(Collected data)
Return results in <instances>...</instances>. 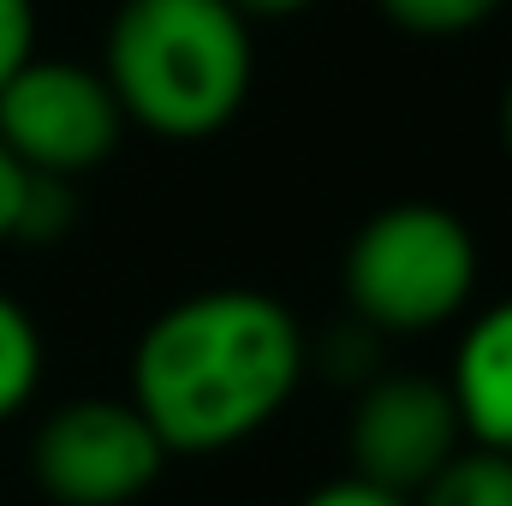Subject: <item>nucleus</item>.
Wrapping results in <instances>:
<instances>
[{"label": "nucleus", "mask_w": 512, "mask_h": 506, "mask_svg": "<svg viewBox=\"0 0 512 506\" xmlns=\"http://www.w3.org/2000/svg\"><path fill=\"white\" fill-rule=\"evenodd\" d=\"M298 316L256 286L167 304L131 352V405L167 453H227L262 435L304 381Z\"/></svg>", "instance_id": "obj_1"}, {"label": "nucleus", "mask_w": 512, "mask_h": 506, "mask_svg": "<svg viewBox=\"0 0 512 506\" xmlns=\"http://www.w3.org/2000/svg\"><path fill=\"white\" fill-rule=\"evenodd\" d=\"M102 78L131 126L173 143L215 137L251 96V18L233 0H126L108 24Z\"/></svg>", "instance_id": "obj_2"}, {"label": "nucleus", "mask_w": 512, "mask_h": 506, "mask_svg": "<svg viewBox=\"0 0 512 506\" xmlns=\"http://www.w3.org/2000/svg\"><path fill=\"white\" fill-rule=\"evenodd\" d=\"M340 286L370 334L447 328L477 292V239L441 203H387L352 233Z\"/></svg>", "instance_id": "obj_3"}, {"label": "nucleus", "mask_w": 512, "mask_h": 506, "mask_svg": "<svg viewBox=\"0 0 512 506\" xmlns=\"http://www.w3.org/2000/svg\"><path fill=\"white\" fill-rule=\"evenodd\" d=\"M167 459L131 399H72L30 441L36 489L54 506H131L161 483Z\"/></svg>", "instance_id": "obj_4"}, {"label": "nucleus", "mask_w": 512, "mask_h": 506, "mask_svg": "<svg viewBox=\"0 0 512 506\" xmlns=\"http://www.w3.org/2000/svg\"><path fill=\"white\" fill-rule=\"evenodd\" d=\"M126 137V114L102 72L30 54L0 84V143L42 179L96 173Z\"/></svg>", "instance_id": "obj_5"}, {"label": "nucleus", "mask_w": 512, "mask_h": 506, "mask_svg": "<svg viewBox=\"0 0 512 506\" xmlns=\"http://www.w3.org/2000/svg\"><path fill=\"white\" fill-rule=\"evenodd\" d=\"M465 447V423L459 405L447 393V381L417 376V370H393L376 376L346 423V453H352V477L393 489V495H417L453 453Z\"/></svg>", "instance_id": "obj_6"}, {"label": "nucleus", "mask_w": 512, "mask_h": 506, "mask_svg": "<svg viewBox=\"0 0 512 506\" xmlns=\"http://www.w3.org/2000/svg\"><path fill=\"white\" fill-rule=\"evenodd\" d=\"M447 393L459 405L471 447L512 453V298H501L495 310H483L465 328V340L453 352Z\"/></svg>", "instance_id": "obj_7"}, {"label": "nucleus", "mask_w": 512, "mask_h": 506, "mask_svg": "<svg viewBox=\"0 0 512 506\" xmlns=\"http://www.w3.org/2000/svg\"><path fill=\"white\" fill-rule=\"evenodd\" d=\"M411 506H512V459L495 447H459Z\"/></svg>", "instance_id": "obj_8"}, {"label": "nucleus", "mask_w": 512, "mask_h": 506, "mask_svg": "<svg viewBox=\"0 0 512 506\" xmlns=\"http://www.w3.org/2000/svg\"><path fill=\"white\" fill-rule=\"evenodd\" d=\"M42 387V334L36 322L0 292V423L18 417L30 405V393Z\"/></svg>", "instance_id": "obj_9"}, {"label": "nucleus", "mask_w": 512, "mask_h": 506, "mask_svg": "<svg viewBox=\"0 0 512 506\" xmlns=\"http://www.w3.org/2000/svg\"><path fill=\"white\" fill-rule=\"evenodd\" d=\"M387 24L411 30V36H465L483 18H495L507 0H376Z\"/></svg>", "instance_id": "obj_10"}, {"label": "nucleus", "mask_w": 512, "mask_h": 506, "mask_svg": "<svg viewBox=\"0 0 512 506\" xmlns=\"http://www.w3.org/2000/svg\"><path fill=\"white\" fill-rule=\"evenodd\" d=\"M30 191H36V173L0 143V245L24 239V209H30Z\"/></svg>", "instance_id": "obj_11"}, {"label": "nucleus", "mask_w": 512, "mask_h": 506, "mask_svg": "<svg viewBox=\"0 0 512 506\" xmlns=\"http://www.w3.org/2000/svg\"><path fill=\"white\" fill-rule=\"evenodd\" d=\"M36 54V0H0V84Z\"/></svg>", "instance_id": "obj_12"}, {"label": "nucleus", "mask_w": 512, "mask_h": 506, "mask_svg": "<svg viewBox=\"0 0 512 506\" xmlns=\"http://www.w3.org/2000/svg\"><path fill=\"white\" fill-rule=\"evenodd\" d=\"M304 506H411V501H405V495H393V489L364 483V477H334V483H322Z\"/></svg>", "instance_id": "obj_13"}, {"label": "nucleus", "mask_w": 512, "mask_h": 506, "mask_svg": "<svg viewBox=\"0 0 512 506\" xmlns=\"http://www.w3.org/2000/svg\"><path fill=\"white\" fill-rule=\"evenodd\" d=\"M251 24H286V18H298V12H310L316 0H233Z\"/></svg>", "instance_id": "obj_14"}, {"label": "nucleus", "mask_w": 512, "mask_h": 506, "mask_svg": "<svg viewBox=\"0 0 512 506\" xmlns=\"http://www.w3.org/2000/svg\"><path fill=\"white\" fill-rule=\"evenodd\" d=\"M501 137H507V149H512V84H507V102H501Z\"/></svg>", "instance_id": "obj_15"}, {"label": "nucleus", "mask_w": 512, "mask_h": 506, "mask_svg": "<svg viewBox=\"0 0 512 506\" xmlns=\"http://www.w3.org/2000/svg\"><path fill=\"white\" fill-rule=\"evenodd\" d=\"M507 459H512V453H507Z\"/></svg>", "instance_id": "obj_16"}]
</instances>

---

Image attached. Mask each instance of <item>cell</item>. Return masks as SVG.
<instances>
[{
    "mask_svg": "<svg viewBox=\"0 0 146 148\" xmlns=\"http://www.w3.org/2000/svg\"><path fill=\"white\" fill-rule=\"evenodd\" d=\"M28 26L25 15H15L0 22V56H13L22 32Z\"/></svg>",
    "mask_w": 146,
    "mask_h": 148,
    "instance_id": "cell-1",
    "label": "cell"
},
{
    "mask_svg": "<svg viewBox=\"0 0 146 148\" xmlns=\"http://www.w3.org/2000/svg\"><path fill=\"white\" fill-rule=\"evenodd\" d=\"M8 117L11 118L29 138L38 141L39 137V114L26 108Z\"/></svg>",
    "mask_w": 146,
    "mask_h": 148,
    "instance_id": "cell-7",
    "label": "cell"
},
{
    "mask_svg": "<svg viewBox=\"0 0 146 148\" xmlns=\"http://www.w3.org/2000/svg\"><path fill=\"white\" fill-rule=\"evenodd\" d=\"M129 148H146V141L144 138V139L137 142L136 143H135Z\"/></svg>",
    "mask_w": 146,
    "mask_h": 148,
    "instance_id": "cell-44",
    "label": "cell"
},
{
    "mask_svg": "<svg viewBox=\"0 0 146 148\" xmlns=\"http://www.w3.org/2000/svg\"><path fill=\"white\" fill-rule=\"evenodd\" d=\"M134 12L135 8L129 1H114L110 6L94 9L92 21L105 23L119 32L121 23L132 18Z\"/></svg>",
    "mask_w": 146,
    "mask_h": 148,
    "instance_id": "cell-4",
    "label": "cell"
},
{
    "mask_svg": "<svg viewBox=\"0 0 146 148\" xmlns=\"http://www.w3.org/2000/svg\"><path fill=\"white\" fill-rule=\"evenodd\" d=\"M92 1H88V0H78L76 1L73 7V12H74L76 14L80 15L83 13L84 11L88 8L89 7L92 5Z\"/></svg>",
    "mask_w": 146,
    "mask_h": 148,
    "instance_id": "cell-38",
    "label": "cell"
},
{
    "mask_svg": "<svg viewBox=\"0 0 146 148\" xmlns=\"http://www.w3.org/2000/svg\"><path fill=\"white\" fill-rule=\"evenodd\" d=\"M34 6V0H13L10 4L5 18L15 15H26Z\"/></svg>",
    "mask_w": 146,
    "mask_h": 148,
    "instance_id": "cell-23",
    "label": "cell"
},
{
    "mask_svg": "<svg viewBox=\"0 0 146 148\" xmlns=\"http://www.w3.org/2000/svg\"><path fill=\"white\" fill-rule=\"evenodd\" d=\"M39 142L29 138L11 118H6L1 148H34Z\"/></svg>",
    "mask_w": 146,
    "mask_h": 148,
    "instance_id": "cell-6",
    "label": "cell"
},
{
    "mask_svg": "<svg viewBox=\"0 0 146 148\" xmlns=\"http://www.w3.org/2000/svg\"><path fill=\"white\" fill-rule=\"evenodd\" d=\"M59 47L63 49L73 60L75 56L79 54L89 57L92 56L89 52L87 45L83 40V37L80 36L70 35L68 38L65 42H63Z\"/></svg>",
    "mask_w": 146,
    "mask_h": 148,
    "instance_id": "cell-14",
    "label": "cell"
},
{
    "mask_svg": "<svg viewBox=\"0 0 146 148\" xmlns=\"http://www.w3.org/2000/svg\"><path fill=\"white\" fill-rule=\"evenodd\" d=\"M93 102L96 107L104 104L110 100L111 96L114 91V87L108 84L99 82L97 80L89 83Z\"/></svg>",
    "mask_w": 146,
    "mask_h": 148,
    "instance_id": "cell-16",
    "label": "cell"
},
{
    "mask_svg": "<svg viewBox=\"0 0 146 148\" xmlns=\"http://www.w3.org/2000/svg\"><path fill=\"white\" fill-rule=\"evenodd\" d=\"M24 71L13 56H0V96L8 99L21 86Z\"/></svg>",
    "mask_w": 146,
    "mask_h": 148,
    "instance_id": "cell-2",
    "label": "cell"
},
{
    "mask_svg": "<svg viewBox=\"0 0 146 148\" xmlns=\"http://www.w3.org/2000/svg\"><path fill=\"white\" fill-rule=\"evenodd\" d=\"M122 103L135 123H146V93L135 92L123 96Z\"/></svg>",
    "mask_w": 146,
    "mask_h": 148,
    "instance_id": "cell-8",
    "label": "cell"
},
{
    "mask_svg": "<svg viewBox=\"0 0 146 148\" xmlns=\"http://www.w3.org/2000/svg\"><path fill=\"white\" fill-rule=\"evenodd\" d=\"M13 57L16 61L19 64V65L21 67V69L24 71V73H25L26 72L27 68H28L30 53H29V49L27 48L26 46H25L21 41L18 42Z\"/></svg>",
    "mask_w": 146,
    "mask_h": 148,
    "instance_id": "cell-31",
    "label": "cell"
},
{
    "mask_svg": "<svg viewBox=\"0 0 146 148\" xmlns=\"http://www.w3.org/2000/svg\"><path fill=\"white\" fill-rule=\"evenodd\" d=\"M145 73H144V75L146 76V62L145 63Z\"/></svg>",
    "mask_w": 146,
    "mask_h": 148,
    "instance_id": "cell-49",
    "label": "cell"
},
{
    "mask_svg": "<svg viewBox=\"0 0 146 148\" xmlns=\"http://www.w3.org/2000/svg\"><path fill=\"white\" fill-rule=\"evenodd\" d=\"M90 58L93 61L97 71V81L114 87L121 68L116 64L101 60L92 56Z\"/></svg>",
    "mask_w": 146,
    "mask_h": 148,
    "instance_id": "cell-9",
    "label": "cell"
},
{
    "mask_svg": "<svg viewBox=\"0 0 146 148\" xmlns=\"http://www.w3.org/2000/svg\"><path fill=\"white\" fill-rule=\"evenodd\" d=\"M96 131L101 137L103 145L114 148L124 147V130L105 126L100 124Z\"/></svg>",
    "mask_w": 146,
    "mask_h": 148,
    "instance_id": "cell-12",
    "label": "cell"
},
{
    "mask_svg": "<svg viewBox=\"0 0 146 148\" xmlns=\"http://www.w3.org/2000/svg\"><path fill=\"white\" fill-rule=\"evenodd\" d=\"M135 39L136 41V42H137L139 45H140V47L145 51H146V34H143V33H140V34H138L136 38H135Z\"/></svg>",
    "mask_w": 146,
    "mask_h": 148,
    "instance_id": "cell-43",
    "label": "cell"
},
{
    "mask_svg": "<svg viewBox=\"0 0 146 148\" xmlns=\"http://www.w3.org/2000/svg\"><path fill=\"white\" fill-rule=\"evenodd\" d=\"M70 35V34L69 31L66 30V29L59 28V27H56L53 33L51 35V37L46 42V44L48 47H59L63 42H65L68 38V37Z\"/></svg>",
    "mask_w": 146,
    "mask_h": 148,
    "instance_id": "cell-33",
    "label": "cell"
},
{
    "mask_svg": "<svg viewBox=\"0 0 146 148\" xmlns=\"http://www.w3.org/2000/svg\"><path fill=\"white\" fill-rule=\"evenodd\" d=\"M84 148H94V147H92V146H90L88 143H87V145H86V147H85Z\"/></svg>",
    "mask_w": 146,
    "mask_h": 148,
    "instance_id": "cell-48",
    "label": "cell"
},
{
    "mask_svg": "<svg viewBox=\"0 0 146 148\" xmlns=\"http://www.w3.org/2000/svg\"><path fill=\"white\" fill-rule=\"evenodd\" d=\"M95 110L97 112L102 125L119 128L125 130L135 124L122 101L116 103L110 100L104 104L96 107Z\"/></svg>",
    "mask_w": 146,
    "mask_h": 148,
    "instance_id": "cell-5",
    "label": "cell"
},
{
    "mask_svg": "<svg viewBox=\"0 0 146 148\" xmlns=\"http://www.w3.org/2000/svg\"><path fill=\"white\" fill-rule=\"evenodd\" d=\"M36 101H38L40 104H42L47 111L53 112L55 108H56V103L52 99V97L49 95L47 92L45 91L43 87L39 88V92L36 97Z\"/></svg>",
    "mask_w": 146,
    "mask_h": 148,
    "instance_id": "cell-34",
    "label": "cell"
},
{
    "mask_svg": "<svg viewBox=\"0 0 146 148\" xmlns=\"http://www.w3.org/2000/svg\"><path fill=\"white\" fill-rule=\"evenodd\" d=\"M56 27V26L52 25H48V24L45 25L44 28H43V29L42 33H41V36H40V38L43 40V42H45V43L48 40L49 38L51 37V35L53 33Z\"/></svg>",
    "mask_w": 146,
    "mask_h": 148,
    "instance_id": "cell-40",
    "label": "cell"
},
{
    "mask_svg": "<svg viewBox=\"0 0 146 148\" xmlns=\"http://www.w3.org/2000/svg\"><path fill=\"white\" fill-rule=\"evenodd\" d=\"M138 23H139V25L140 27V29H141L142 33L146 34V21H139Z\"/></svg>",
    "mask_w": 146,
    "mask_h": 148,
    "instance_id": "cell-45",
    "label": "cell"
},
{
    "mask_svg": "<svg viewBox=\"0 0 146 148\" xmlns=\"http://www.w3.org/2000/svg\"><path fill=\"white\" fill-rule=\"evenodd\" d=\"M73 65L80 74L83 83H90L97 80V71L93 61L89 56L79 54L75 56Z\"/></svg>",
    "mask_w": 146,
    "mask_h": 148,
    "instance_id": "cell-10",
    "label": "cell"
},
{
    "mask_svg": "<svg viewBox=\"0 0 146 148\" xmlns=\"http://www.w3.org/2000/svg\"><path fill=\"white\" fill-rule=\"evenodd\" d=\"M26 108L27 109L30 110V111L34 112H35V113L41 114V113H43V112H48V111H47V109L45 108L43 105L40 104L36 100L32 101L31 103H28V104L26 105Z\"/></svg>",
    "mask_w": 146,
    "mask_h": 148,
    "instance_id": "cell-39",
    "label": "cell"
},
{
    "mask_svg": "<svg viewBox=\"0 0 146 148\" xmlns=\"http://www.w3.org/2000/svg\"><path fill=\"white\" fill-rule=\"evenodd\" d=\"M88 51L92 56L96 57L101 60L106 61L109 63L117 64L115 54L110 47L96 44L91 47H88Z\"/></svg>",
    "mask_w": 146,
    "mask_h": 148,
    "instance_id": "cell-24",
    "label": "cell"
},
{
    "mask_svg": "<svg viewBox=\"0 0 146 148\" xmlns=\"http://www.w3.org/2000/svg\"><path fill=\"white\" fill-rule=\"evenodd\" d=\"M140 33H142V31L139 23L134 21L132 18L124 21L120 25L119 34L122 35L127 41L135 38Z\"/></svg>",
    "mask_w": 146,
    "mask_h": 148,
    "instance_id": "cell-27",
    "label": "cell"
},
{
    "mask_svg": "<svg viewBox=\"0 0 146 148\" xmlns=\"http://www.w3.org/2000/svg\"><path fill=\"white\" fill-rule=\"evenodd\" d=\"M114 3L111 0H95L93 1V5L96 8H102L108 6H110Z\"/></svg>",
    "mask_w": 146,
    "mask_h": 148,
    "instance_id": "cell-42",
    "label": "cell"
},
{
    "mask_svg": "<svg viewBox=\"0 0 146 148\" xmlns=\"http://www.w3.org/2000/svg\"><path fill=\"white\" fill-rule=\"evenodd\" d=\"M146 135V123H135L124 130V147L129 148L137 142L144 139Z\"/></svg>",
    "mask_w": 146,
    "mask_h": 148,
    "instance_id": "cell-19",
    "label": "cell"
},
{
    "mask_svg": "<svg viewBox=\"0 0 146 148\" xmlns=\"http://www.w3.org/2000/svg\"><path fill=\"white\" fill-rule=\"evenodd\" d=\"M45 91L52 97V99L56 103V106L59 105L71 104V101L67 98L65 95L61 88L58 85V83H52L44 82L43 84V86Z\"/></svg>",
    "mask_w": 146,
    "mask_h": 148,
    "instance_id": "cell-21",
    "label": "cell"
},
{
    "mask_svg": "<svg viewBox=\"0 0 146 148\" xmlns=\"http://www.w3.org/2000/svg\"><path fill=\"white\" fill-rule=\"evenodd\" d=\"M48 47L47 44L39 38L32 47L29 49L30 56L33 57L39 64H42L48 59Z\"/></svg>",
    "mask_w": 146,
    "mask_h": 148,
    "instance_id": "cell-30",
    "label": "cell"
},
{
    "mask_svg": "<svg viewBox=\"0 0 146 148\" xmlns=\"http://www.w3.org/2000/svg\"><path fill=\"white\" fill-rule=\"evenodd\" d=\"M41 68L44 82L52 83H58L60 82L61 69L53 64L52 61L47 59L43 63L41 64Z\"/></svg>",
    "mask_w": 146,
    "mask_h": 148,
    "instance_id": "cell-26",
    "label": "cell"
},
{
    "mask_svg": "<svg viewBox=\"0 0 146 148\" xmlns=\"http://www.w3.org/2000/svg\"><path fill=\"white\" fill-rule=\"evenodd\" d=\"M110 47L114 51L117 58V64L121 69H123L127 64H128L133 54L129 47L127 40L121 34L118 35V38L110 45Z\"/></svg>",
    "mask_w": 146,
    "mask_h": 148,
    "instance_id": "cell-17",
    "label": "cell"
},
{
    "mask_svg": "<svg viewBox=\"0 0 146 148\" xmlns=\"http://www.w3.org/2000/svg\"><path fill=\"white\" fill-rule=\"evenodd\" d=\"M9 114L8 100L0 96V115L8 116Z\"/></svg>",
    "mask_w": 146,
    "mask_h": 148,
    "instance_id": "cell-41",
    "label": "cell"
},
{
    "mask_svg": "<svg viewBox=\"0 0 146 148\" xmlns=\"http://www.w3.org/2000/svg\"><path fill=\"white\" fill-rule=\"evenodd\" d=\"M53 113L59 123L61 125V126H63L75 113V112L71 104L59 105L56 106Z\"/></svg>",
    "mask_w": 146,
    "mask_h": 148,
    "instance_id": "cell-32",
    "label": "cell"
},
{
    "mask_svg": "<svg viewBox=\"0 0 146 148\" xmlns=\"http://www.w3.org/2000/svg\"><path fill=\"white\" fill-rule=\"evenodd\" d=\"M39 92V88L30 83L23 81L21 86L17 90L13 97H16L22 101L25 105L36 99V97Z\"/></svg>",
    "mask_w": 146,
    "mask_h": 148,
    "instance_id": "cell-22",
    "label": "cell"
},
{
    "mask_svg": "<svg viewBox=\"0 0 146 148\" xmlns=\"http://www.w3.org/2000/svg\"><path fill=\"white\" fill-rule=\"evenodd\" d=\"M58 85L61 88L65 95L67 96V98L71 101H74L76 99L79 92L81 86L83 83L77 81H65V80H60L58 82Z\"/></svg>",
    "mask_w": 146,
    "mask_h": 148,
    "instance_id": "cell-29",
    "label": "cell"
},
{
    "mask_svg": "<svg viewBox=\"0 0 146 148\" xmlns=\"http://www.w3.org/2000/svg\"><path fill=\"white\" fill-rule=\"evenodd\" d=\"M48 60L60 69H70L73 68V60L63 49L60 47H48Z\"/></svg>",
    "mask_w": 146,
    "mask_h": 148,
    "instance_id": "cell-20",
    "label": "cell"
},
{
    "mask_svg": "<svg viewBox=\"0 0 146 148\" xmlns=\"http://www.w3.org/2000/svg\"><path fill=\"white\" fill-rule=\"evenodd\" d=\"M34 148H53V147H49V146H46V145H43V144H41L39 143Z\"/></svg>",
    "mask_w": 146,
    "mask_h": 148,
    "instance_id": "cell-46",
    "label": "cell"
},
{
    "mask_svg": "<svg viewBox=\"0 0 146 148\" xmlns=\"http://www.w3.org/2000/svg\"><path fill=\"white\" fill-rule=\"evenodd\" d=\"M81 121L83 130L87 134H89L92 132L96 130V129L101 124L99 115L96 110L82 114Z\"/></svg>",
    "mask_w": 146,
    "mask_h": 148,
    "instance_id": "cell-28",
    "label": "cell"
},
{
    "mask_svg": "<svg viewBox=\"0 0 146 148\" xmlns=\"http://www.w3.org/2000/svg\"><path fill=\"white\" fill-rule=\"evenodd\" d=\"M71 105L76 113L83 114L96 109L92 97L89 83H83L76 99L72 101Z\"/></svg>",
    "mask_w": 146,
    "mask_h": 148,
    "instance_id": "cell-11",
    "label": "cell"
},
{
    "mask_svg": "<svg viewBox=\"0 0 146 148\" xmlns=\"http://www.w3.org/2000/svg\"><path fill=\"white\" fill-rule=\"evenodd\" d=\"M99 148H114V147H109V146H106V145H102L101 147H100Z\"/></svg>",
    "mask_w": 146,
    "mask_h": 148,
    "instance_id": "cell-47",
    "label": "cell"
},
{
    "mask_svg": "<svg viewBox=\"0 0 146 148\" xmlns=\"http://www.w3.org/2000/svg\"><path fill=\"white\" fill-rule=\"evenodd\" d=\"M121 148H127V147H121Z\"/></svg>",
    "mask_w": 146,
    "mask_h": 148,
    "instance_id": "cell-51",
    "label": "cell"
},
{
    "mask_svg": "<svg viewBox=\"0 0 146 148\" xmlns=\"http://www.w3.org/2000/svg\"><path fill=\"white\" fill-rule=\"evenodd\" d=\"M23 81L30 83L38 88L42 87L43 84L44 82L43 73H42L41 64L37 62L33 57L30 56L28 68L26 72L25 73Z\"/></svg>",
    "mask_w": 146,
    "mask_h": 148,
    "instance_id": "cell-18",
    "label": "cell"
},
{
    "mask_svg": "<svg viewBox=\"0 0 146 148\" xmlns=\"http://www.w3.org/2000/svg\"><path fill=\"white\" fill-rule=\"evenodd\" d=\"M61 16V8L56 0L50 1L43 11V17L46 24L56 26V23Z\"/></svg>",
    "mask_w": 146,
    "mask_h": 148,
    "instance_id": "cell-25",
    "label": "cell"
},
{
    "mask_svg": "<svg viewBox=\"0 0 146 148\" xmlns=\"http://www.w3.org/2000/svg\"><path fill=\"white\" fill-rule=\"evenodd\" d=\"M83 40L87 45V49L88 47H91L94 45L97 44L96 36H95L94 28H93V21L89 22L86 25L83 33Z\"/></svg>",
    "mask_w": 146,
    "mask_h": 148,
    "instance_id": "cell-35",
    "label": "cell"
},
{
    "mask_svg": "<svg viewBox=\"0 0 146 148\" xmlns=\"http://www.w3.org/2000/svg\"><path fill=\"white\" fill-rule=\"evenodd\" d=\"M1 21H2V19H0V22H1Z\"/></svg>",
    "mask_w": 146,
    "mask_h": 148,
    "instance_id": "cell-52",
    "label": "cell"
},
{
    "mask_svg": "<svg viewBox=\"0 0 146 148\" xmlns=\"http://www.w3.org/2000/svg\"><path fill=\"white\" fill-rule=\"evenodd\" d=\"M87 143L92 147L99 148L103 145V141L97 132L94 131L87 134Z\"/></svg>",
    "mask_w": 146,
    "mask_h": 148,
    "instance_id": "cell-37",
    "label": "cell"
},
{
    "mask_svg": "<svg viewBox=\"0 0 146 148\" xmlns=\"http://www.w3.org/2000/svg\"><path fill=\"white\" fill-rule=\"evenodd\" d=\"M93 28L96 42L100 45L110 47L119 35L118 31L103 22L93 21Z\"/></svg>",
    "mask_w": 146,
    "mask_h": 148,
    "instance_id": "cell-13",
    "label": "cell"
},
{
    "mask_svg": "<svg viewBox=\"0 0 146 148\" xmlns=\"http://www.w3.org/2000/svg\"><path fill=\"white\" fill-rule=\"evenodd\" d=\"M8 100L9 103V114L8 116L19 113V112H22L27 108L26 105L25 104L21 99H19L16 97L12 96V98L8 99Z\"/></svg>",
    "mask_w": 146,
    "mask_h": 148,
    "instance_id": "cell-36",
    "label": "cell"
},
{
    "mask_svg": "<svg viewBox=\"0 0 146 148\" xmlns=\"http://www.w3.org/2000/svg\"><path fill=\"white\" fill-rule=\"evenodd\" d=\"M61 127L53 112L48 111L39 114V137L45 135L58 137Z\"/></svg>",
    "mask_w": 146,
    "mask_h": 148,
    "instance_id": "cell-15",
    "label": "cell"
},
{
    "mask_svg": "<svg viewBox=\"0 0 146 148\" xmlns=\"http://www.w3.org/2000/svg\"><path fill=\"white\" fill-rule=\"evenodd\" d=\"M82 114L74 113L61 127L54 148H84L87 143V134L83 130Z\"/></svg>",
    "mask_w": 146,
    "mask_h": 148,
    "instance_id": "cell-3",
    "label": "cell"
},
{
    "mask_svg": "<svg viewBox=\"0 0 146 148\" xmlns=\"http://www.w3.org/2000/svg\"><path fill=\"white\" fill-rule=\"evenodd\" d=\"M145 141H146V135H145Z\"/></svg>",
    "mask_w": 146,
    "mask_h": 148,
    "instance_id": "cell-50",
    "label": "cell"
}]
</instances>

▶ [Request]: Arrange the lines of the listing as a JSON list of strings, one string per line and with blank lines omitted. Begin with the line that contains "Image attached. Mask" and continue up to and including the line that contains "47L63 49L73 60L75".

▶ [Completed exercise]:
[
  "Image attached. Mask each instance of <item>cell</item>. Return masks as SVG.",
  "<instances>",
  "[{",
  "    \"mask_svg\": \"<svg viewBox=\\\"0 0 146 148\\\" xmlns=\\\"http://www.w3.org/2000/svg\\\"><path fill=\\\"white\\\" fill-rule=\\\"evenodd\\\" d=\\\"M28 26L25 15H15L0 22V56H13L22 32Z\\\"/></svg>\",",
  "    \"mask_w\": 146,",
  "    \"mask_h\": 148,",
  "    \"instance_id\": \"cell-1\",",
  "    \"label\": \"cell\"",
  "},",
  "{",
  "    \"mask_svg\": \"<svg viewBox=\\\"0 0 146 148\\\" xmlns=\\\"http://www.w3.org/2000/svg\\\"><path fill=\\\"white\\\" fill-rule=\\\"evenodd\\\" d=\\\"M8 117L11 118L29 138L38 141L39 137V114L26 108Z\\\"/></svg>\",",
  "    \"mask_w\": 146,",
  "    \"mask_h\": 148,",
  "    \"instance_id\": \"cell-7\",",
  "    \"label\": \"cell\"",
  "},",
  "{",
  "    \"mask_svg\": \"<svg viewBox=\\\"0 0 146 148\\\" xmlns=\\\"http://www.w3.org/2000/svg\\\"><path fill=\\\"white\\\" fill-rule=\\\"evenodd\\\" d=\\\"M129 148H146V141L144 138V139L137 142L136 143H135Z\\\"/></svg>\",",
  "    \"mask_w\": 146,",
  "    \"mask_h\": 148,",
  "    \"instance_id\": \"cell-44\",",
  "    \"label\": \"cell\"",
  "},",
  "{",
  "    \"mask_svg\": \"<svg viewBox=\\\"0 0 146 148\\\" xmlns=\\\"http://www.w3.org/2000/svg\\\"><path fill=\\\"white\\\" fill-rule=\\\"evenodd\\\" d=\\\"M134 12L135 8L129 1H114L110 6L94 9L92 21L105 23L119 32L121 23L132 18Z\\\"/></svg>\",",
  "    \"mask_w\": 146,",
  "    \"mask_h\": 148,",
  "    \"instance_id\": \"cell-4\",",
  "    \"label\": \"cell\"",
  "},",
  "{",
  "    \"mask_svg\": \"<svg viewBox=\\\"0 0 146 148\\\" xmlns=\\\"http://www.w3.org/2000/svg\\\"><path fill=\\\"white\\\" fill-rule=\\\"evenodd\\\" d=\\\"M92 1H88V0H78L76 1L73 7V12H74L76 14L80 15L83 13L84 11L88 8L89 7L92 5Z\\\"/></svg>\",",
  "    \"mask_w\": 146,",
  "    \"mask_h\": 148,",
  "    \"instance_id\": \"cell-38\",",
  "    \"label\": \"cell\"",
  "},",
  "{",
  "    \"mask_svg\": \"<svg viewBox=\\\"0 0 146 148\\\" xmlns=\\\"http://www.w3.org/2000/svg\\\"><path fill=\\\"white\\\" fill-rule=\\\"evenodd\\\" d=\\\"M34 6V0H13L10 4L5 18L15 15H26Z\\\"/></svg>\",",
  "    \"mask_w\": 146,",
  "    \"mask_h\": 148,",
  "    \"instance_id\": \"cell-23\",",
  "    \"label\": \"cell\"",
  "},",
  "{",
  "    \"mask_svg\": \"<svg viewBox=\\\"0 0 146 148\\\" xmlns=\\\"http://www.w3.org/2000/svg\\\"><path fill=\\\"white\\\" fill-rule=\\\"evenodd\\\" d=\\\"M39 142L29 138L11 118H6L1 148H34Z\\\"/></svg>\",",
  "    \"mask_w\": 146,",
  "    \"mask_h\": 148,",
  "    \"instance_id\": \"cell-6\",",
  "    \"label\": \"cell\"",
  "},",
  "{",
  "    \"mask_svg\": \"<svg viewBox=\\\"0 0 146 148\\\" xmlns=\\\"http://www.w3.org/2000/svg\\\"><path fill=\\\"white\\\" fill-rule=\\\"evenodd\\\" d=\\\"M59 47L63 49L73 60L75 56L79 54L89 57L92 56L89 52L87 45L83 40V37L80 36L70 35L68 38L65 42H63Z\\\"/></svg>\","
]